皆さんの中には、「仕事で日常的に金庫のそばにいる生活を送っている」とか、「実家に大型の金庫があって、その扱いには慣れている」という方はいるでしょうか?
普通に考えた場合、この「金庫」という品物自体が日常の街中や一般家庭にはなかなか存在しないものですし、仕事として見てみても、経理でもしていない限り縁が薄い代物です。

僕も実際、本来ならばあまりこの金庫というアイテムには関わらないで済んでいたのではないかと思います。
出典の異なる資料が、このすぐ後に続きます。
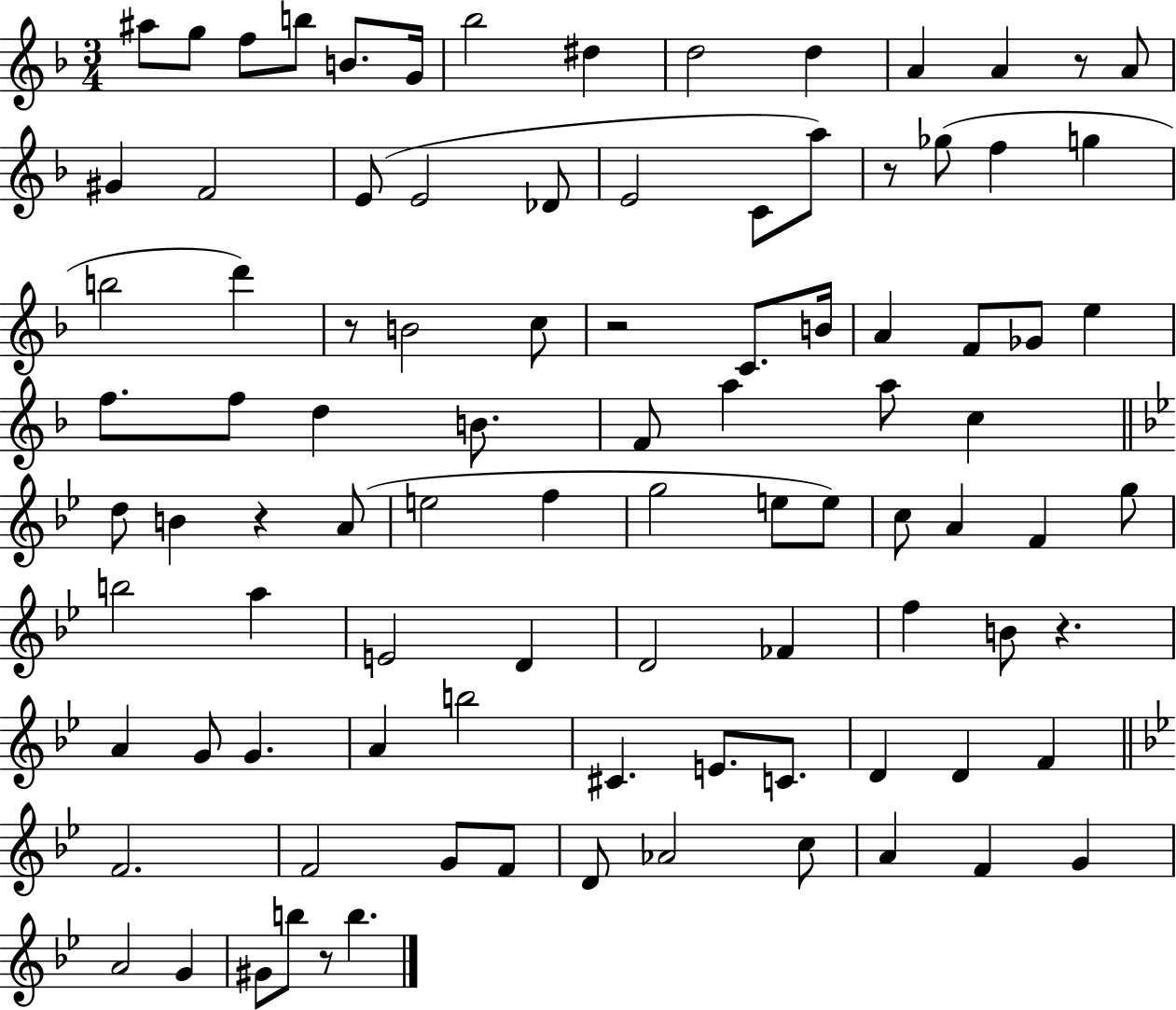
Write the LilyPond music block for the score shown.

{
  \clef treble
  \numericTimeSignature
  \time 3/4
  \key f \major
  ais''8 g''8 f''8 b''8 b'8. g'16 | bes''2 dis''4 | d''2 d''4 | a'4 a'4 r8 a'8 | \break gis'4 f'2 | e'8( e'2 des'8 | e'2 c'8 a''8) | r8 ges''8( f''4 g''4 | \break b''2 d'''4) | r8 b'2 c''8 | r2 c'8. b'16 | a'4 f'8 ges'8 e''4 | \break f''8. f''8 d''4 b'8. | f'8 a''4 a''8 c''4 | \bar "||" \break \key bes \major d''8 b'4 r4 a'8( | e''2 f''4 | g''2 e''8 e''8) | c''8 a'4 f'4 g''8 | \break b''2 a''4 | e'2 d'4 | d'2 fes'4 | f''4 b'8 r4. | \break a'4 g'8 g'4. | a'4 b''2 | cis'4. e'8. c'8. | d'4 d'4 f'4 | \break \bar "||" \break \key bes \major f'2. | f'2 g'8 f'8 | d'8 aes'2 c''8 | a'4 f'4 g'4 | \break a'2 g'4 | gis'8 b''8 r8 b''4. | \bar "|."
}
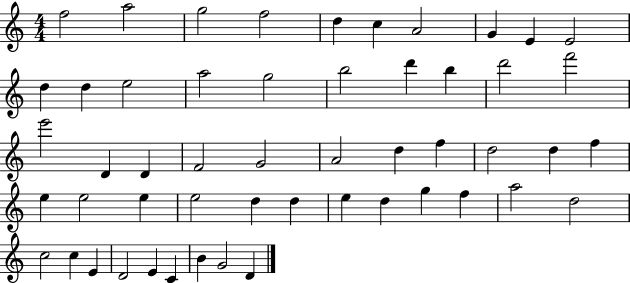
X:1
T:Untitled
M:4/4
L:1/4
K:C
f2 a2 g2 f2 d c A2 G E E2 d d e2 a2 g2 b2 d' b d'2 f'2 e'2 D D F2 G2 A2 d f d2 d f e e2 e e2 d d e d g f a2 d2 c2 c E D2 E C B G2 D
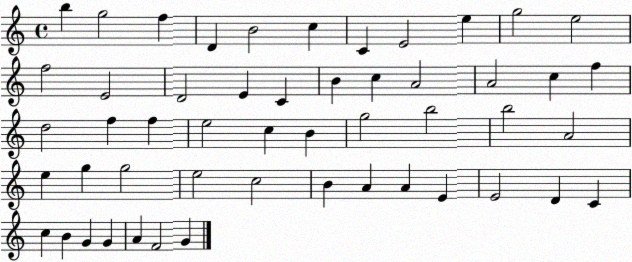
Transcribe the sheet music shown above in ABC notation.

X:1
T:Untitled
M:4/4
L:1/4
K:C
b g2 f D B2 c C E2 e g2 e2 f2 E2 D2 E C B c A2 A2 c f d2 f f e2 c B g2 b2 b2 A2 e g g2 e2 c2 B A A E E2 D C c B G G A F2 G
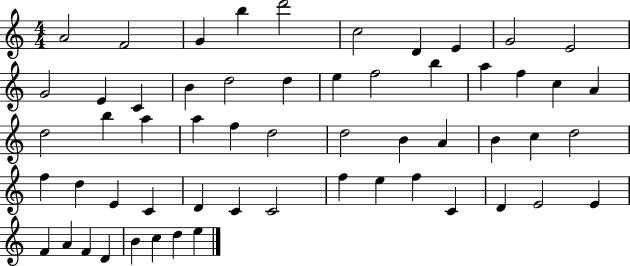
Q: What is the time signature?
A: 4/4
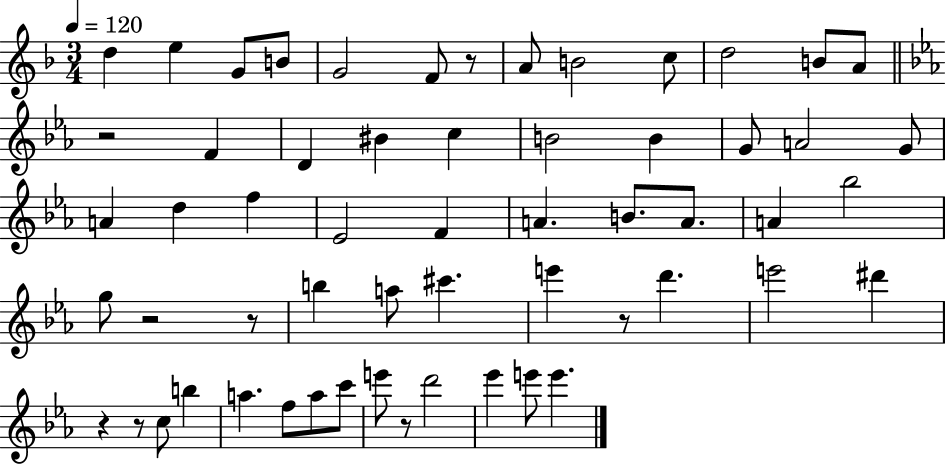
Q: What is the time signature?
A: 3/4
そう、実家が「質屋」なんて因果な商売を営んでいなければ、きっと僕も普通に「金庫の無い生活」を送っていたはずなんです。
ですが現実は非情です。僕は現在、地元の大学に通っていますが、その傍らでは「将来の修業」と称し、質屋の仕事を親にさせられているのです。そしてその業務の中には、「金庫の保守・管理」も含まれているのです。

ちなみにうちの店に置いてある金庫は、かなり大型ではあるものの年代物でテンキー方式の代物です。要は暗証番号を打ち込んで解錠するタイプなのですが、つい先日、これがまったく反応しなくなったのです。
その日も店番をしていた僕は、「テンキー式金庫が開かないのは電池切れのせい?」と思い、金庫の形式番号と年式をインターネットで検索し、電池の交換方法をチェック。その時はこの「電池切れ」予想が的中し、何とか解錠することができました。
そして、これを見ていた父親に「うん、以後金庫の保守はお前に任せた」と言い出し、僕はますます家業を継ぐ修業から逃げられなくなってしまったのです。